■ WHAT TO PRODUCE ■
All records below must be reproduced exactly, although any pictures they contain are to be omitted.

(Collected data)
================

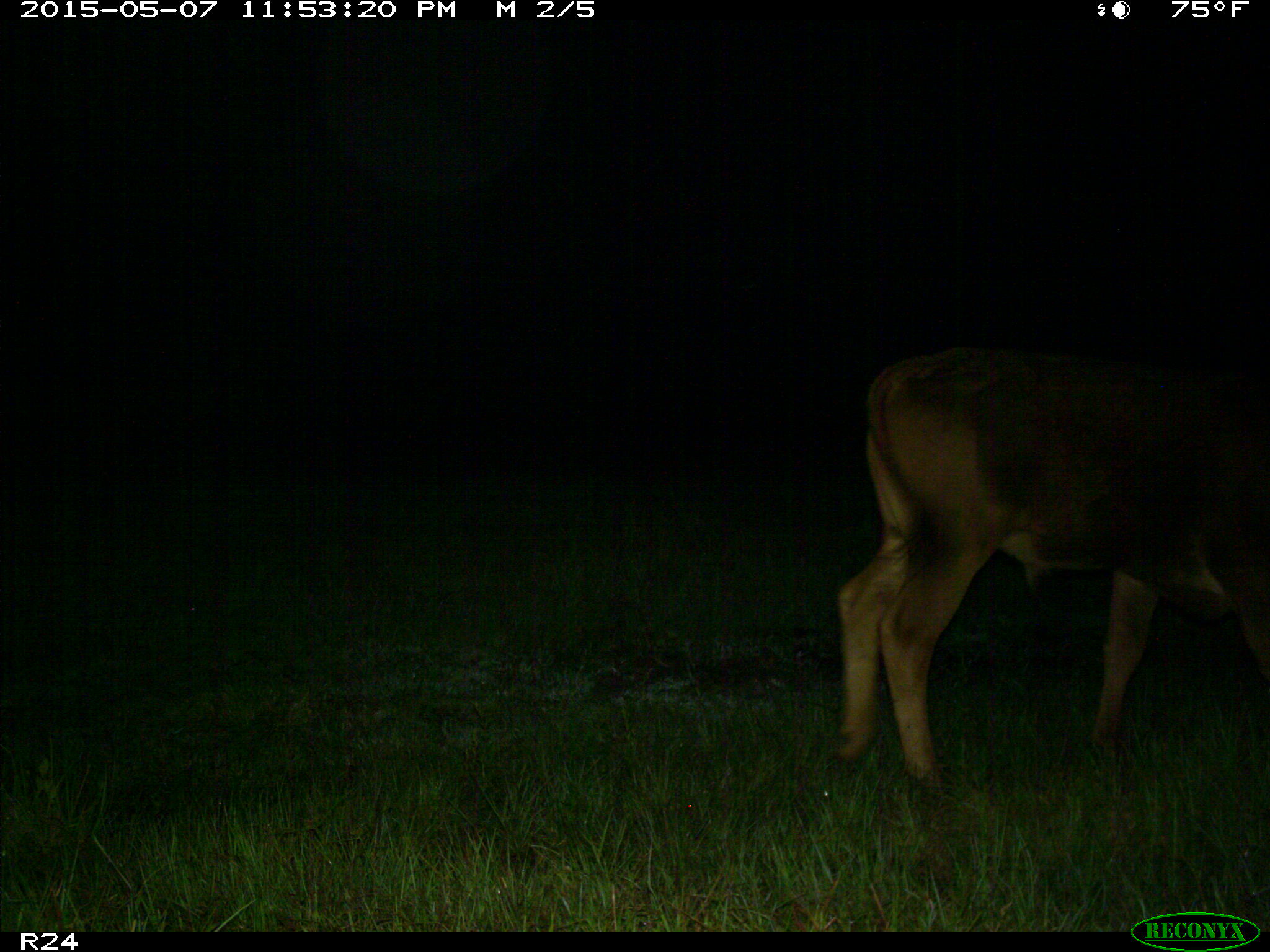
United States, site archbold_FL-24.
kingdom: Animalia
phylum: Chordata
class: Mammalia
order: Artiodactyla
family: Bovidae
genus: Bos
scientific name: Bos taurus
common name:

================

■ SOLUTION TO THE PROBLEM ■
United States, site archbold_FL-24.
kingdom: Animalia
phylum: Chordata
class: Mammalia
order: Artiodactyla
family: Bovidae
genus: Bos
scientific name: Bos taurus
common name:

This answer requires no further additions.